This paper aims to study the coupling response law of an electromagnetic pulse acting on a pyramid horn antenna under the condition of the random distribution of incident parameters.

First, a statistical analysis model of the electromagnetic pulse response of the horn antenna is established on the basis of a computer simulation technology (CST) and Matlab co-simulation. A simulation model of the antenna electromagnetic impulse response is then established by CST, and the rationality of the model is verified by the voltage standing wave ratio (VSWR) and gain curve. The impedance characteristics of the radio frequency port of the communication system under different states such as transmitting and receiving are considered. The coupling response indexes of antenna ports such as open circuit voltage (OCV), short circuit current (SCC) and load current are obtained under high-altitude electromagnetic pulse (HEMP) irradiation with a peak field strength of 50 kV/m. Finally, the azimuth, elevation and polarization angles are set in the spherical coordinate system to obey the uniform distribution, and Matlab is used to fit the main signal indicators such as the peak value and waveform energy of the antenna load response waveform.
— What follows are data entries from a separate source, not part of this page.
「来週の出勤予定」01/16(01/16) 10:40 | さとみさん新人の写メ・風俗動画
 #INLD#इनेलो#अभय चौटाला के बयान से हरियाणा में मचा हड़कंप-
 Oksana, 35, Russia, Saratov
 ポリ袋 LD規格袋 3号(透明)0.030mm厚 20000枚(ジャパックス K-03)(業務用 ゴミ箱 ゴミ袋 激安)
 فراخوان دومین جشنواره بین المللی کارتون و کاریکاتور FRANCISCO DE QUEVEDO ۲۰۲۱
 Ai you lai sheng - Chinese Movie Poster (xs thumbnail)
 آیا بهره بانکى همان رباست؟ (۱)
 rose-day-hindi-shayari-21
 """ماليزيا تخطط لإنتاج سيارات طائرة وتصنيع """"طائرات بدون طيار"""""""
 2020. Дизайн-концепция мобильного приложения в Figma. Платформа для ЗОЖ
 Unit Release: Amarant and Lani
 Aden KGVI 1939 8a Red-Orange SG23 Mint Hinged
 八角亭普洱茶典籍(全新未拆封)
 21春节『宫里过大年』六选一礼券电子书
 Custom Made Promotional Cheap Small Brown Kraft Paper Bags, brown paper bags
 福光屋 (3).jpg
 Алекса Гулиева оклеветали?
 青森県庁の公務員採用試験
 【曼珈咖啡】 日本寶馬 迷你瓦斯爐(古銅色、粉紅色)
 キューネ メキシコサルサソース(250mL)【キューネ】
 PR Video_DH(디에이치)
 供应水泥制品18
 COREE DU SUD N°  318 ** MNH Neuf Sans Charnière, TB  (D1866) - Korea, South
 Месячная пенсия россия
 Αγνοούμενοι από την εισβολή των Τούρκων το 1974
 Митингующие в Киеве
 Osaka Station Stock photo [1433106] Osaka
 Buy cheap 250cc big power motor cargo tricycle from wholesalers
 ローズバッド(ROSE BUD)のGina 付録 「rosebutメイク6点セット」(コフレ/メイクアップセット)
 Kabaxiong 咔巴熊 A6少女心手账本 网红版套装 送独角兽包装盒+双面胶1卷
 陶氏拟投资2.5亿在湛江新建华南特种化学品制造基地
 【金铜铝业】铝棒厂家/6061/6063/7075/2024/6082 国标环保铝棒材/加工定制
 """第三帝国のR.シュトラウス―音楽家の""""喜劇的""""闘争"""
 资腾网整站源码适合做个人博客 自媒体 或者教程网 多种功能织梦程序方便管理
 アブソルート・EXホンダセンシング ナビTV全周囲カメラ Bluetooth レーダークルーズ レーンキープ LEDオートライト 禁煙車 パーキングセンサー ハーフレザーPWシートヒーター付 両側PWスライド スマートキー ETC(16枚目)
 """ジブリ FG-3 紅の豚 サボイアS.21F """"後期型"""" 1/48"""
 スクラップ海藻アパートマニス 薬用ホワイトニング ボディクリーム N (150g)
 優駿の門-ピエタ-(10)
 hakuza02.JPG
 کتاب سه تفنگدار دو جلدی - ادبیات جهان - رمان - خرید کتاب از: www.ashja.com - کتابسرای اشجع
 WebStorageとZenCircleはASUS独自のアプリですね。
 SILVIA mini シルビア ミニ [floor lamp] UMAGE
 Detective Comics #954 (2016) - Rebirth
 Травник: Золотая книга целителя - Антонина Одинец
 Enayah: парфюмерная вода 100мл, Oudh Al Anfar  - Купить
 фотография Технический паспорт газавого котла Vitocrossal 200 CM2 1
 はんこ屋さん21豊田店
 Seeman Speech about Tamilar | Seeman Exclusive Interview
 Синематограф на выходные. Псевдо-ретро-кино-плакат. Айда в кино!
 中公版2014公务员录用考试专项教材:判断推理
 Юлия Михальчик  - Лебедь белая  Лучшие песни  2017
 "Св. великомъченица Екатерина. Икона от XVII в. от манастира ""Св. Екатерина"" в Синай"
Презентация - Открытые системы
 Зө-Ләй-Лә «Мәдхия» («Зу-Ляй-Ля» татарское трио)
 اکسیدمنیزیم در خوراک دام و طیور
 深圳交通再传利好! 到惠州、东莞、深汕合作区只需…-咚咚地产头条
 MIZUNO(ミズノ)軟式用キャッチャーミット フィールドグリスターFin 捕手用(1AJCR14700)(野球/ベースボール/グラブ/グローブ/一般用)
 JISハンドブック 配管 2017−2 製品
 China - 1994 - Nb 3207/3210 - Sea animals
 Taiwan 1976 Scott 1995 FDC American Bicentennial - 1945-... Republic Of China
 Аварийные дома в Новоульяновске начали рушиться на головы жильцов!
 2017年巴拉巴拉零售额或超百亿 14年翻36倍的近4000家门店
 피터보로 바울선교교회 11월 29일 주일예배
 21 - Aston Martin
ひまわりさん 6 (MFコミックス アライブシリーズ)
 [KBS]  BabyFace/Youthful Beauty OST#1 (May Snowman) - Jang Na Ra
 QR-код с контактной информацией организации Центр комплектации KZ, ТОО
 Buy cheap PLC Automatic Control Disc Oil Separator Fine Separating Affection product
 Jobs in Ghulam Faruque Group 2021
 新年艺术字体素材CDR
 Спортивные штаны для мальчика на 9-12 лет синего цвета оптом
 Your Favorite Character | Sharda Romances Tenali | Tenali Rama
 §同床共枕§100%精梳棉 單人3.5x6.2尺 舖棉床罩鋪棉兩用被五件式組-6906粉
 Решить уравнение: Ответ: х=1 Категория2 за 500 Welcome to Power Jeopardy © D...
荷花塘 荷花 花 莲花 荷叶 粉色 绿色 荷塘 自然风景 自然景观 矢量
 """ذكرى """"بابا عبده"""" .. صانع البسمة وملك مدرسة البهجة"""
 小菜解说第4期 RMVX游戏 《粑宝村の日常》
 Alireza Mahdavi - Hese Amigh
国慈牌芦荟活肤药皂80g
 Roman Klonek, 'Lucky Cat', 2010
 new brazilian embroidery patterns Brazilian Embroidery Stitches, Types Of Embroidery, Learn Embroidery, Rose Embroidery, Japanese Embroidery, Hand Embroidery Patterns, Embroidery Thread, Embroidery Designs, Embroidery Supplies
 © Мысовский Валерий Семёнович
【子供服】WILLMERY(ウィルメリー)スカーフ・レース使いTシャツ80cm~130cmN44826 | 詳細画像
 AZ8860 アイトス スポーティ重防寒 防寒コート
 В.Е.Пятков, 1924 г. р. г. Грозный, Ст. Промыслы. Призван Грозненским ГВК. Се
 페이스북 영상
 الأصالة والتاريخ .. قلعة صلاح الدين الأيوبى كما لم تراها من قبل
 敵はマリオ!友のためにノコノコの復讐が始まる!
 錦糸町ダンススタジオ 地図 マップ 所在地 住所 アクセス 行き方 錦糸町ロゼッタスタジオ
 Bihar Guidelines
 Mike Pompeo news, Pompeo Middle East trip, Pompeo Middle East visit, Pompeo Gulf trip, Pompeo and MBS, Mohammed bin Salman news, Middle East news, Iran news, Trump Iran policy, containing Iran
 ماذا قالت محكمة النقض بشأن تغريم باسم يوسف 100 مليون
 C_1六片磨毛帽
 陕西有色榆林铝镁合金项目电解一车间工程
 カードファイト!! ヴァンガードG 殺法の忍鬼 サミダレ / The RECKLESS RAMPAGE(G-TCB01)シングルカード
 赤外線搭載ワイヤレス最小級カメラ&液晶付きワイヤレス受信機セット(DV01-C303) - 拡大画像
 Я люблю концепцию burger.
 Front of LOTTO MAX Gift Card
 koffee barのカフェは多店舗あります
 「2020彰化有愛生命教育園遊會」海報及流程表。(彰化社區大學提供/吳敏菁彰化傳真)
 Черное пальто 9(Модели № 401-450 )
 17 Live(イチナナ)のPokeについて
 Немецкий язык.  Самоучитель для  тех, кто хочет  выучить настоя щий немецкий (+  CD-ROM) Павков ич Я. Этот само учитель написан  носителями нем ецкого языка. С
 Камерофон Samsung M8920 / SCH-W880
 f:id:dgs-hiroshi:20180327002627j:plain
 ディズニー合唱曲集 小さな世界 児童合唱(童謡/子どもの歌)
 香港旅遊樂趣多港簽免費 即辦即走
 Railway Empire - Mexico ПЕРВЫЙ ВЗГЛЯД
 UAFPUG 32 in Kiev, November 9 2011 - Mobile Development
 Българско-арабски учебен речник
The results show that the probability distribution of the main signal indicators is mostly convex. Taking the waveform peak value as an example, there is a 90% probability that the peak value of the response waveform is less than 0.13A, which is only 16.2% of the maximum peak value of 0.8A; that is, except in the specific electromagnetic pulse incident range, the signal indicators of the pyramid horn antenna response waveform are kept at a low level in most cases.

The results of this study lay the foundation for the electromagnetic pulse vulnerability analysis of communication systems.